Every year, the Northwestern University in Qatar conducts a survey titled “Media In The Middle East”. The future survey released this spring included a wide-ranging study of media industries in the MENA region including film, television, music, digital media, newspapers, advertising, and more.
The authors allege that “while MENA’s advertising industry is following the global advertising market in terms of its structure, it is several years behind in sophistication.” The paper alleges that while the MENA region has adopted the tech in itself, it has failed to recognize that its tactics have no place in a region that lacks the consumer behavior of the West it seeks to embody.
In order to achieve the sophistication required to truly execute on a marketing strategy, businesses in the region will need to come to terms with the following trends shaping the future of marketing:
Demographics are gradually losing their fitting in the brand strategy boardroom, with behavioristic and psychographic segmentation conquering discussions & persona maps. Companies need to recognize that in order to prevent commoditization of their brands, they will need to be active on the platforms their prospects are active on during the awareness and consideration phases of the customer decision journey. Companies will also need to invest resources in mapping out the web of journey’s undertaken by prospects in reaching the desired destination. This can mean anything from offline to online tracking, even investing in the Internet of Things.

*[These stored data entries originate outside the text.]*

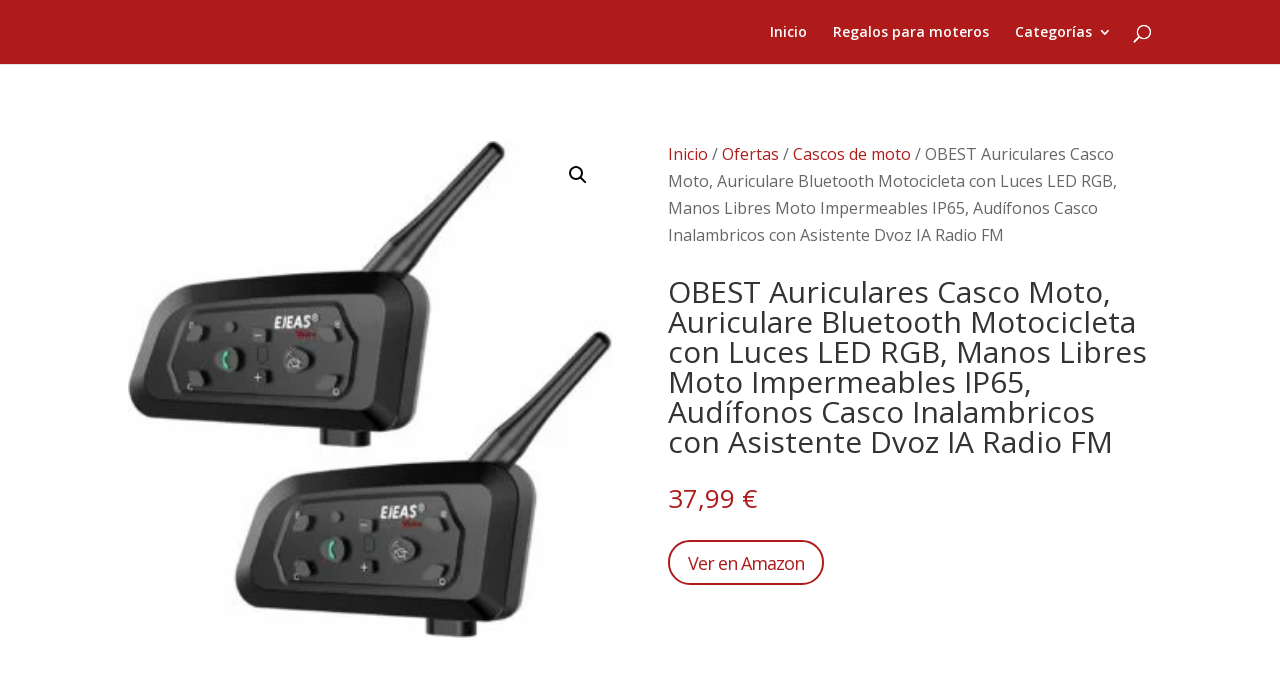

--- FILE ---
content_type: text/css
request_url: https://ofertasmoto.es/wp-content/themes/Divi-child/style.css?ver=4.27.4
body_size: 107
content:
/*
Theme Name: Divi Child
Theme URI: https://crecitec.es
Version: 1.0
Description: Tema hijo de Divi
Author: Tu
Author URI: https://crecitec.es
Template: Divi
*/
 
/*----------------- Cambios a partir de aquí -------------------------------*/
li.product.type-product{
    background-color: #fff;
}
.woocommerce-loop-product__title{
	min-height:150px;
	display:flex;
	align-items:center;
}
.custom_price{
	text-align: center;
}
.custom_price > .woocommerce-Price-amount{
	color: #af1b1b;
	font-weight: bold;
}
.custom_price > del > .woocommerce-Price-amount{
	color: #000;
	font-weight: bold;

}
.custom_price > ins > .woocommerce-Price-amount{
	color: #af1b1b;
	font-weight: bold;
}
li.product.type-product{
    background-color: #fff;
}


--- FILE ---
content_type: text/css
request_url: https://ofertasmoto.es/wp-content/plugins/affiliatetec/includes/css/crecitecamz.css
body_size: 529
content:
.crecitecamzItem{
	width: 70%;
	align-self: center;
	box-shadow: 0px 0px 4px 0px grey;
	display: block;
	margin-right: auto;
	margin-left: auto;
	padding-bottom: 5px;
	margin-top: 20px;
}
.crecitecamzItem img{
	max-width: 100%;
	margin-right: auto;
	margin-left: auto;
	display: block;
	object-fit: contain;

}
.crecitecamzItem a{
	width: 50%;
	line-height: 50px;
	text-align: center;
	display: block;
	padding: 0%;
	margin-left: auto;
	margin-right: auto;
	background:transparent;
	border: solid 2px;
	box-sizing: border-box;
	-moz-box-sizing: border-box;
	-webkit-box-sizing: border-box;
	border-radius: 50px;
	margin-top: 5px;
}
.trans {
    -webkit-transition: background 0.5s, border-radius 0.5s;
    transition: background 0.5s, border-radius 0.5s;
}
.crecitecamzItem a:hover{
	text-decoration: none;

}
.crecitecamzItem a:visited{
	text-decoration: none;
}
.crecitecamzItem a:link{
	text-decoration: none;
}
.crecitecamzItem a:active{
	text-decoration: none;
}
.crecitecamzItemPosition{
	font-size: 1.5em;
	background: black;
	width: 50px;
	text-align: center;
	position: absolute;
	margin: 0px;
	color: white;
}
.crecitecamzTitle{
	text-align: center;
	display: block;
}
.crecitecamzPrice{
	font-size: 1.5em;
	text-align: center;
	color:#ff9900;
}
.afTableItem{
	width: 100%;
	height: min-content;
	box-shadow: 0px 0px 4px 0px grey;
	margin-top: 20px;
}
.afContainer{
	width: 100%;
	display: flex;
	flex-wrap: wrap;
	justify-content: right;
	float:left;
	position: relative;
}
.afTableImage-link{
	width: 20%;
	align-self: center;
}
.afTableItemContent{
	width: 80%;
	margin-top: 0px;
}
.afTableItemFooter{
	justify-content: right;
}

.afTableImag{
	display: block;
	align-items: center;
}
.afTableImagImag{
	max-width: 80%;
	max-height: 80%;
	display: block;
	margin: auto;
}
.afTableItemPosition{
	background: black;
	position: absolute;
	padding: 5px;
	color: white;
}
.amzPriceSection{
	text-align: center;
	padding: 0px;
	margin-top: 0px;
	margin-bottom: 0px;
	margin-right: 20px;
}
.amzPrice{
	margin:0px;
	text-align: center;
	color:mediumseagreen;
	font-size: 1.2em;
	vertical-align: middle;
}
.amzLastPrice{
	margin:0px;
	text-align: center;
	color:grey;
	font-size: 0.8em;
	text-decoration: line-through;
	vertical-align: middle;
	margin-right: 5px;
}
.afTableItemTitle{
	font-weight: bold;
	padding-left: 5px;
	padding-right: 20px;
}
.afTableItemDescription{
	padding-top: 0px;
	padding-left: 5px;
	padding-right: 20px;
}
.amzButton{
	text-align: center;
	display: block;
	padding-left: 7px;
	padding-right: 20px;
	background:transparent;
	border: solid 2px;
	box-sizing: border-box;
	-moz-box-sizing: border-box;
	-webkit-box-sizing: border-box;
	border-radius: 50px;
	margin-top: 2px;
	margin-right:20px;
	margin-bottom: 20px;
	text-decoration: none;
}

.clear{
	clear: both;
}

Companies need to come to terms with their approach towards mobile marketing, testing to formats within the platform that will allow them to not just reach prospects, but do so in a manner that is unintrusive and real time within the micro-moments. Not only will mobile based search be a hot area to lead in, but so will mobile based messaging as a complimentary aspect of post-purchase communications.
There may have been a time when spilling oil into the sea and killing endangered marine life would have resulted in nothing more than a slap on the wrist by authorities and a day of outcry. Since social media, a rage of digital petitions has sprung up after every fiasco, pressuring authorities to take ruthless action against companies that threaten the fabric of society. Future companies will need to learn from their counterparts and speak to truth often, plan for the worst and be prepared to build communities around their mission beyond shareholders.

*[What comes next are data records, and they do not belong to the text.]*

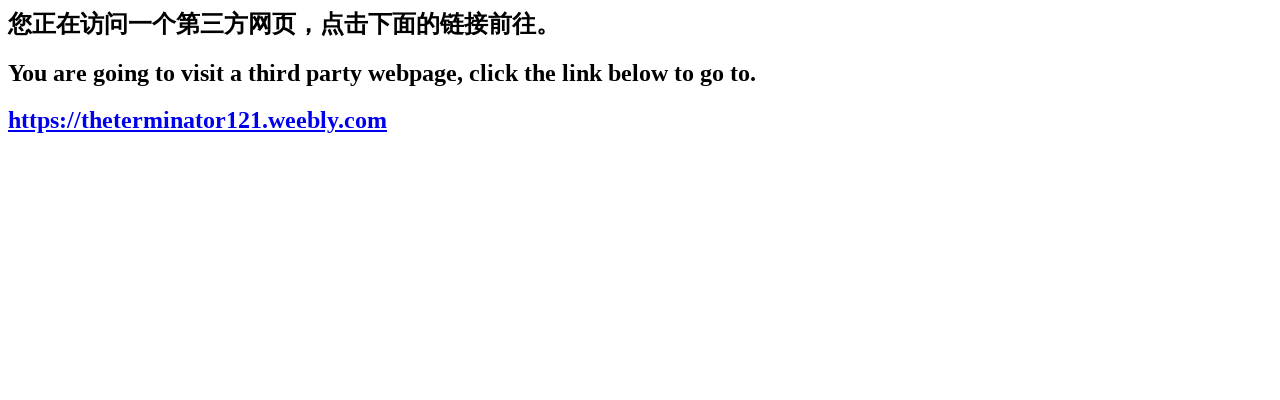

--- FILE ---
content_type: text/html; charset=UTF-8
request_url: https://api.2heng.xin/redirect/?url=https://theterminator121.weebly.com
body_size: 209
content:
<head>
<title>第三方网页提醒</title>
<head/>
<body>
<h2>您正在访问一个第三方网页，点击下面的链接前往。</h2>
<h2>You are going to visit a third party webpage, click the link below to go to.</h2>
<h2><a href="https://theterminator121.weebly.com">https://theterminator121.weebly.com</a></h2>
</body>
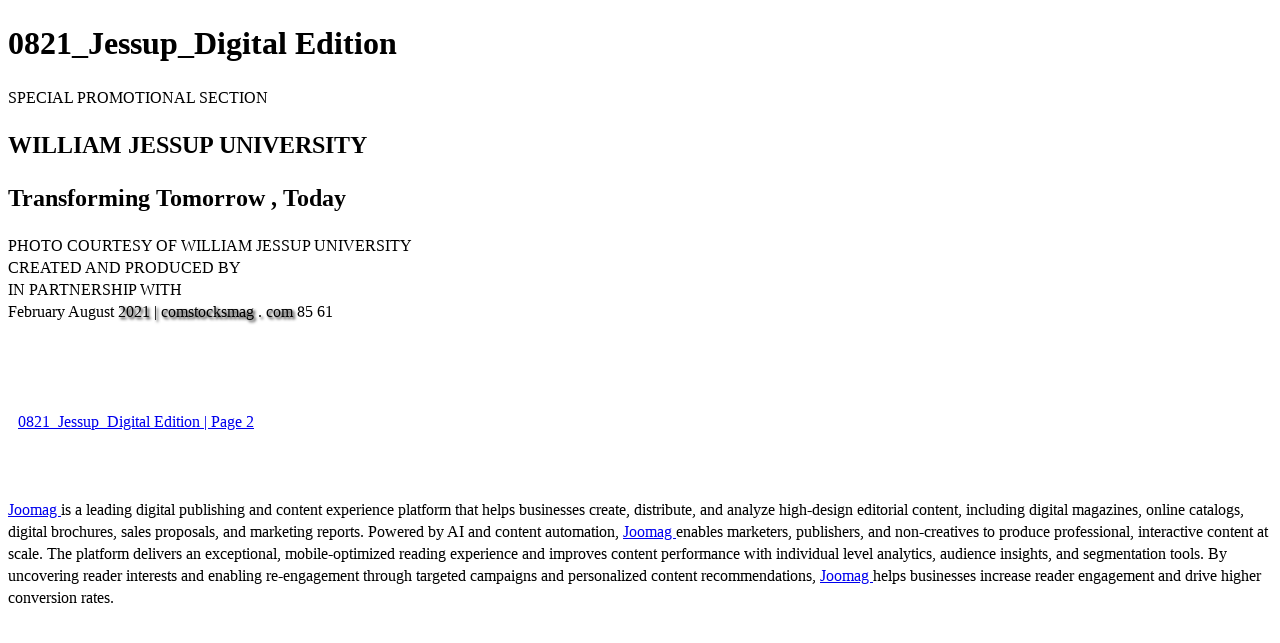

--- FILE ---
content_type: text/html; charset=UTF-8
request_url: https://viewer.joomag.com/0821-jessup-digital-edition/0182108001627664548?short&
body_size: 1899
content:
<!DOCTYPE html>
<html itemscope itemtype="http://schema.org/Article" prefix="og: http://ogp.me/ns#" lang="en"
      class=""
      data-fb-app-id="185909391439821"
>
<head>
    <base href="https://app.joomag.com/Frontend/flash/"/>
    <title>0821_Jessup_Digital Edition</title>

    <link rel="apple-touch-icon" sizes="60x60" href="/assets/img/app/Icon-60.png">
    <link rel="apple-touch-icon" sizes="76x76" href="/assets/img/app/Icon-76.png">
    <link rel="apple-touch-icon" sizes="120x120" href="/assets/img/app/Icon-60@2x.png">
    <link rel="apple-touch-icon" sizes="152x152" href="/assets/img/app/Icon-76@2x.png">

    <meta http-equiv="Content-Type" content="text/html; charset=utf-8"/>
    <meta name="viewport"
          content="width=device-width, initial-scale=1.0, minimum-scale=1.0, maximum-scale=1.0, user-scalable=no">
    <meta name="description"
          content="Joomag digital interactive publication"
          itemprop="description"/>
    <meta name="thumbnail" content="https://app.joomag.com/Frontend/WebService/getThumbnailSocial.png?mID=2524348&1659114472&spread=0"/>
    <meta name="csrf-token" content="5PaXnNqF0A-Hcb_oNyoJVKf3AbyhIcnZ43FS5EBKU1idsqfFJX-NcvL-hh1KAJ20ac22U7Qdlg-p1istpSfwhQ">

    
    <meta itemprop="keywords" content="" name="keywords"/>
    <meta itemprop="articleSection" content=""/>
    <meta itemprop="sourceOrganization" content="Joomag" name="source"/>
    <meta itemprop="datePublished" content="2021-07-30" name="pubdate"/>
    <meta itemprop="thumbnailUrl" content="https://app.joomag.com/Frontend/WebService/getThumbnailSocial.png?mID=2524348&1659114472&spread=0"/>
    <meta itemprop="headline" content="0821_Jessup_Digital Edition"/>
    <meta itemprop="url" content="https://viewer.joomag.com/0821-jessup-digital-edition/0182108001627664548"/>

    <meta property="fb:app_id" content="185909391439821"/>
    <meta property="og:url" content="https://viewer.joomag.com/0821-jessup-digital-edition/0182108001627664548"/>
    <meta property="og:title" content="0821_Jessup_Digital Edition"/>
    <meta property="og:description" content="Joomag digital interactive publication"/>
    <meta property="og:site_name" content="Joomag"/>
    <meta property="og:image" content="https://app.joomag.com/Frontend/WebService/getThumbnailSocial.png?mID=2524348&1659114472&spread=0&width=1200&height=627&hq"/>
    <meta property="og:type" content="article">
    <meta name="twitter:card" content="summary_large_image">
    <meta name="twitter:site" content="@joomag">
    <meta name="twitter:title" content="0821_Jessup_Digital Edition">
    <meta name="twitter:description" content="Joomag digital interactive publication">
    <meta name="twitter:image" content="https://app.joomag.com/Frontend/WebService/getThumbnailSocial.png?mID=2524348&1659114472&spread=0&width=500">

    <link rel="image_src" href="https://app.joomag.com/Frontend/WebService/getThumbnailSocial.png?mID=2524348&1659114472&spread=0"/>

    <link rel="icon" href="https://app.joomag.com/assets/ico/favicon.ico" type="image/x-icon"/>
    <link rel="shortcut icon" href="https://app.joomag.com/assets/ico/favicon.ico" type="image/x-icon"/>

    <link rel="canonical" href="https://viewer.joomag.com/0821-jessup-digital-edition/0182108001627664548" /><link rel="start" href="https://viewer.joomag.com/0821-jessup-digital-edition/0182108001627664548" /><link rel="next" href="https://viewer.joomag.com/0821-jessup-digital-edition/0182108001627664548/p2" />    <style>
        body {
            font-size: 17px;
            line-height: 1.4;
        }
        nav a {
            padding: 0 10px;
            line-height: 50px;
        }
    </style>
</head>
<body id="joomag-viewer" style="font-size:16px;">
<h1 style="word-break: break-word;">0821_Jessup_Digital Edition</h1>
<section style="word-break: break-word;">
    <!DOCTYPE html><html>
<head>
<meta http-equiv="Content-Type" content="text/html; charset=UTF-8">
<style type="text/css">
                    .dropcap { float:left; font-size:88px; line-height:88px;
                    padding-top:3px; padding-right:3px; }
                    
                    .shadowed { text-shadow: 2px 2px 3px #000; }
                    h2.toc { text-indent: 20px; }
                    h3.toc { text-indent: 40px; }
                    h4.toc { text-indent: 60px; }
                    h5.toc { text-indent: 80px; }
                    table, td, th { border: 1px solid gray }
                </style>
</head>
<body>
<div> SPECIAL PROMOTIONAL SECTION</div>
<h1 id="idm79"> WILLIAM JESSUP UNIVERSITY</h1>
<h2 id="idm113"> Transforming Tomorrow , Today</h2>
<div> PHOTO COURTESY OF WILLIAM JESSUP UNIVERSITY</div>
<div> CREATED AND PRODUCED BY</div>
<div> IN PARTNERSHIP WITH</div>
<div> February August <span class="shadowed">2021</span> <span class="shadowed">|</span> <span class="shadowed">comstocksmag</span> <span class="shadowed">.</span> <span class="shadowed">com</span> 85 61</div>
</body>
</html>
</section>
<nav style="padding: 30px 0;">
    <br/><br/>
                <a href="https://viewer.joomag.com/0821-jessup-digital-edition/0182108001627664548/p2">0821_Jessup_Digital Edition | Page 2</a>
        <br/><br/>
</nav>
<footer>
        <a rel="sponsored" href="https://www.joomag.com/?ref=pb&utm_source=powered_by&utm_medium=non-paid&utm_campaign=jm_leads&utm_content=2524348" 
                            title="Joomag Digital Publishing Platform">
                            Joomag
                        </a> is a leading digital publishing and content experience platform that helps businesses
    create, distribute, and analyze high-design editorial content, including digital magazines, online catalogs,
    digital brochures, sales proposals, and marketing reports. Powered by AI and content automation,
    <a rel="sponsored" href="https://www.joomag.com/?ref=pb&utm_source=powered_by&utm_medium=non-paid&utm_campaign=jm_leads&utm_content=2524348" 
                            title="Joomag Digital Publishing Platform">
                            Joomag
                        </a> enables marketers, publishers, and non-creatives to produce professional, interactive
    content at scale.
    The platform delivers an exceptional, mobile-optimized reading experience and improves content performance with
    individual level analytics, audience insights, and segmentation tools. By uncovering reader interests and
    enabling re-engagement through targeted campaigns and personalized content recommendations,
    <a rel="sponsored" href="https://www.joomag.com/?ref=pb&utm_source=powered_by&utm_medium=non-paid&utm_campaign=jm_leads&utm_content=2524348" 
                            title="Joomag Digital Publishing Platform">
                            Joomag
                        </a> helps businesses increase reader engagement and drive higher conversion rates.
    <br/>
</footer>
</body>
</html>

Thanks to C2, future companies like 800Flower.ae can market flowers, chocolates, cupcakes and more to segments such as “Married Men”, “Recently Married Men” and “Men About to Propose” – offering each not just the right number of product specific emails in accordance with standard purchasing practices but also offer each segment the value added services that personalize the delivery of the gifts as well. In the era of C2, there is no need for a one size fits all messaging model when segment customized messaging is not only contextual but helpful as well.
Future companies will need to invest in the marketing technology that will dashboard the attribution and role of their media spend in the customer journey. Scandals on Facebook’s fraud aside, the fact of the matter is those future companies are now much better off in measuring advertising effectiveness than they were years ago.
Future executives must come to terms with a simple truth, that clutter breaking messaging will always be memorable. Once accepted, they must also realize that digital is a tactic that extends the big idea that has already been deployed via offline mediums. The world will move digital strategy in-house and leave the execution to the agency. Everything must integrate and companies will have to plug in digital to gain the best grasp of purchasing decisions.
In a region where immigrants and expatriates often outnumber locals in droves, companies will need to recognize the need to personalize communications for its targeted segments. The motivation behind a search, attendance or purchase tend to vary exponentially across not just origin geographies but also cultures. This point is brilliantly elaborated in last month’s issue of the Harvard Business Review in an article titled “When New Products Should Make Customers Feel in Control”. Study after study highlighted in the article points to evidence that instead of aiming to alienate an audience with complexity, communications surrounding new products need to appear familiar enough to appeal an audience seeking to retain control. As an example, the Southeast Asian expatriates that make up the meat of the Middle East are classic examples of an audience that seek to retain control, predominantly because their means do not predicate the allowance for experimentation in the expenditure department. Insurance companies partnered with the likes of
Insurance companies partnered with the likes of Fitbit have been able to access an audience that not only takes care of itself but is possibly seeking an external source of assurance or reward for doing so. That’s where insurance companies swoop in, with the value-driven plans that reward a healthy lifestyle. Companies managed to reward a healthy lifestyle and sign on low-risk customer segments, while assured that the Fitbit community will continue to raise the bar.